Spatial question entries:
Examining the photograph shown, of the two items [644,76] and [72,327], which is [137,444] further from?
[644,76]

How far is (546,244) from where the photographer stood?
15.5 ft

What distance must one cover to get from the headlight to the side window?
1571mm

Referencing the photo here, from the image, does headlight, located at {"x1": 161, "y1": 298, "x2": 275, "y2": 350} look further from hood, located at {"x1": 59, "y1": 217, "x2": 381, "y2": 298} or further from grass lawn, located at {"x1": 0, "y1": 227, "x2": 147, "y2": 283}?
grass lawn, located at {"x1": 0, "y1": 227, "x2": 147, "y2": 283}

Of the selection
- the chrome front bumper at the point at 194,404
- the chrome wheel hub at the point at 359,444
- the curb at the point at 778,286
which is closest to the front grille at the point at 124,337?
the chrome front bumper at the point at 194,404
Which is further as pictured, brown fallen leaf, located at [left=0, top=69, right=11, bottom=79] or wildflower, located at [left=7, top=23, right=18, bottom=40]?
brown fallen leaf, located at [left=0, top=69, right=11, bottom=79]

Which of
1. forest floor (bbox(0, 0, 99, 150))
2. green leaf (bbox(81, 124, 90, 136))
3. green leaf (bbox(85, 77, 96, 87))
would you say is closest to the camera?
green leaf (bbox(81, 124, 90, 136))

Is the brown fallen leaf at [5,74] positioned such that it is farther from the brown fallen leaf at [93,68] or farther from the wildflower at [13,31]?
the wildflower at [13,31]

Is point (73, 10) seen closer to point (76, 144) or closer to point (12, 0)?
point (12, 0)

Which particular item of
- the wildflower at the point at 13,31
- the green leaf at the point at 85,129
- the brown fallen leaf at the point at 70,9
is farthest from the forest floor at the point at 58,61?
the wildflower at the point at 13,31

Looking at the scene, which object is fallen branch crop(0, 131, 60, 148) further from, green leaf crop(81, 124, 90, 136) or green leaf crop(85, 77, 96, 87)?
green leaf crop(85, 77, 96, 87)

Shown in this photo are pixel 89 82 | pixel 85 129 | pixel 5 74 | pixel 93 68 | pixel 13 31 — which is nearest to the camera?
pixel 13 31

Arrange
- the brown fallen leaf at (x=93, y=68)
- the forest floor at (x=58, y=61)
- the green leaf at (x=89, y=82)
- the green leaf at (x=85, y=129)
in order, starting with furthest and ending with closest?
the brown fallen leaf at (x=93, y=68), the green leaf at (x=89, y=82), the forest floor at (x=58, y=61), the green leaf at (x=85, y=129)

### EXERCISE:
Can you transcribe, word for word, the lines of the material from the one containing "Which is further" through the final line of the material, with both of those lines included?

### COMPLETE RESPONSE:
Which is further as pictured, brown fallen leaf, located at [left=0, top=69, right=11, bottom=79] or wildflower, located at [left=7, top=23, right=18, bottom=40]?
brown fallen leaf, located at [left=0, top=69, right=11, bottom=79]

Which of
1. forest floor (bbox(0, 0, 99, 150))
2. green leaf (bbox(81, 124, 90, 136))
3. green leaf (bbox(85, 77, 96, 87))
would you say is closest to the camera?
green leaf (bbox(81, 124, 90, 136))

Is the brown fallen leaf at [5,74] positioned such that it is farther from the brown fallen leaf at [93,68] or farther from the wildflower at [13,31]?
the wildflower at [13,31]

Is point (73, 10) seen closer to point (76, 144) or closer to point (12, 0)?
point (12, 0)

Which particular item of
- the wildflower at the point at 13,31
- the green leaf at the point at 85,129
- the brown fallen leaf at the point at 70,9
is farthest from the forest floor at the point at 58,61?
the wildflower at the point at 13,31

Looking at the scene, which object is fallen branch crop(0, 131, 60, 148) further from, green leaf crop(81, 124, 90, 136) or green leaf crop(85, 77, 96, 87)?
green leaf crop(85, 77, 96, 87)

Shown in this photo are pixel 89 82 | pixel 85 129 | pixel 5 74 | pixel 93 68 | pixel 13 31 — which is nearest to the camera?
pixel 13 31

Arrange
- the brown fallen leaf at (x=93, y=68)
- the forest floor at (x=58, y=61)
- the green leaf at (x=89, y=82)
- the green leaf at (x=85, y=129)
in order, starting with furthest and ending with closest?
the brown fallen leaf at (x=93, y=68), the green leaf at (x=89, y=82), the forest floor at (x=58, y=61), the green leaf at (x=85, y=129)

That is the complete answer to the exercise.